Add-On Board on Raspberry Pi Can Control Entire Building

If you thought that the tiny credit card sized single board computer, the inexpensive Raspberry Pi or RBPi was only good for home automation and no more, you may be surprised to learn that it can do a lot more – control an entire building, for instance. Of course, it will need assistance in the form of an add-on board, such as the UniPi.

Very often, people have used the RBPi for automatically controlling their sprinkler systems, the lighting in their house or even for guarding their homes while they are away on a holiday. Commercial systems have often used the RBPi as a prototype. A Czech startup with the same name, the UniPi, is now offering a baseboard and an add-on board for building automation that you can use with your RBPi.

The RBPi plugs into the UniPi baseboard via its 26-pin expansion connector. With this combination of the UniPi and RBPi, you can control the entire functions of a modest sized building. For example, it can read signals from different sensors such as humidity, temperature and/or status of alarms and switches to control gates, sprinklers, curtains, doors, lights and more.

To help with the sensors and control, UniPi is also offering a passive sensor hub that comes along with a free temperature sensor and an optional waterproof temperature sensor, should you need one. The UniPi baseboard has 14 opto-isolated digital inputs that can read sensor signals from 5 to 20V and show the status with LEDs.
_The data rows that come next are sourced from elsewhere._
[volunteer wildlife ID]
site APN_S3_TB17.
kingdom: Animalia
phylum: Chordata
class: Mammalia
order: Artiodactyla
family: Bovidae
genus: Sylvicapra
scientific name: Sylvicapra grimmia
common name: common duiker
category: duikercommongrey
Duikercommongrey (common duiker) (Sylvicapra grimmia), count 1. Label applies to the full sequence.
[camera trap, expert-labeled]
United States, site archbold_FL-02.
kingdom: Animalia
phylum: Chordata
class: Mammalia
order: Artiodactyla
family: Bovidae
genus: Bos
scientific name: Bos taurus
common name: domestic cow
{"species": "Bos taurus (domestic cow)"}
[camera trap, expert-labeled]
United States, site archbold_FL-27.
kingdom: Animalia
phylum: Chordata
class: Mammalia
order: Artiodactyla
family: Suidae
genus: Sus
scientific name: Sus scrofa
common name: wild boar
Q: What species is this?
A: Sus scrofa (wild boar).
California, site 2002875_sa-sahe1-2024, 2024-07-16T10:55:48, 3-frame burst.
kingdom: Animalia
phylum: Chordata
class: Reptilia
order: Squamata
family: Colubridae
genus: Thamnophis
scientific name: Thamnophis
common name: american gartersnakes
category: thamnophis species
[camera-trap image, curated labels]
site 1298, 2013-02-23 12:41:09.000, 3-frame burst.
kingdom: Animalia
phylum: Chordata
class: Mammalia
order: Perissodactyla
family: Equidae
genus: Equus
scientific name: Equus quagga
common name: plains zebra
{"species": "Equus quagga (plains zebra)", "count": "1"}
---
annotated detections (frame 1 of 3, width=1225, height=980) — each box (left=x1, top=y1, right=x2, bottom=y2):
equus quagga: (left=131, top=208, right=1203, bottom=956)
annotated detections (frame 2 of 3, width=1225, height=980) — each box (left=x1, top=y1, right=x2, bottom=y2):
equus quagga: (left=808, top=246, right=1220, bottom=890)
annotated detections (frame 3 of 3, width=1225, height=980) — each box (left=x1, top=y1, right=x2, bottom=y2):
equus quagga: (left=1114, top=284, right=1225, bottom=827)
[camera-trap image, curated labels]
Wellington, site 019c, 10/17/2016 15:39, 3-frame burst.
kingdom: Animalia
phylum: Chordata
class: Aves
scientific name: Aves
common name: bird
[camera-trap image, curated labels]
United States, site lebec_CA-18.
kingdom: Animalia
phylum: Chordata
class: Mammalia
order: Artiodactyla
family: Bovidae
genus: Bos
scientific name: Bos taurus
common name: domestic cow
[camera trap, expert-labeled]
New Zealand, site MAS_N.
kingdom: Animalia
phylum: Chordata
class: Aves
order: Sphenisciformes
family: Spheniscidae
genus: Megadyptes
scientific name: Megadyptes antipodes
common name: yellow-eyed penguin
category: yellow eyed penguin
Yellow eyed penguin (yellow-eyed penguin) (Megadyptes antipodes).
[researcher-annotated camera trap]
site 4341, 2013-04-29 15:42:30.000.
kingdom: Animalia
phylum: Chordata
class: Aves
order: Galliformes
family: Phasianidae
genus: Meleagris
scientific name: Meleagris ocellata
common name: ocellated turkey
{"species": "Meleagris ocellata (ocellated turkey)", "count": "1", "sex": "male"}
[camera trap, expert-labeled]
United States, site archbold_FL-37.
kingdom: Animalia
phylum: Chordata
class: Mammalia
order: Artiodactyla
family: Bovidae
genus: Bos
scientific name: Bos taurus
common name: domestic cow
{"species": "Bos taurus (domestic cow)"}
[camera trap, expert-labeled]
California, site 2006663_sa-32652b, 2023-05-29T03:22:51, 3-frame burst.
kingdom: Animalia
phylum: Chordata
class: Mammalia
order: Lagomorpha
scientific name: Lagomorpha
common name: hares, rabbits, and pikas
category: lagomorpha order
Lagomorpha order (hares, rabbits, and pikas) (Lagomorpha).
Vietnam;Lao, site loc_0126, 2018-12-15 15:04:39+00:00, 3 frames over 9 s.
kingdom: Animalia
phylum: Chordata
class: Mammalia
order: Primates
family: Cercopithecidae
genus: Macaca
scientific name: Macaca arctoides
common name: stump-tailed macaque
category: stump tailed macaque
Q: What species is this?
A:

The board can read 0-10V signals on two analog inputs and output 0-10V on another analog output. On-board is a 12V power supply, along with eight changeover relays, which can switch 5A at 230VAC. That makes UniPi adequate for controlling power to sensor devices for an entire building.

For reading sensors, the UniPi is equipped with a single-channel 1-Wire interface. That makes it convenient to connect hundreds of humidity and temperature sensors. UniPi even allows the second I2C port of the RBPi and its UART to be extended with 5V level converters and provides ESD protection for them. Power loss does not affect the timing of the board as it has an RTC or real-time clock module for keeping time. UniPi is compatible with the RBPi model B Rev2 and it is possible to configure it for the Rev1 model as well. However, UniPi does not mention the possibility of compatibility with the latest model of the RBPi, the 40-pin model B+.

On their website, UniPi offers numerous tutorials based on C/Python libraries for people wanting to develop UniPi applications on the Linux-based RBPi. For example, there is the Webiopi, which is specifically useful for connectivity with the Python Internet of Things. Additionally, there is the Wiringpi library for GPIO interfacing and other libraries for Adafruit.

UniPi is offering its baseboard with on RJ45 connector for the 1-Wire interface and two RJ11 connectors – one for the UART and the other for the external I2C. It has one P1 header and another P5 header along with a 2.1mm standard power connector and an RBPi power jumper.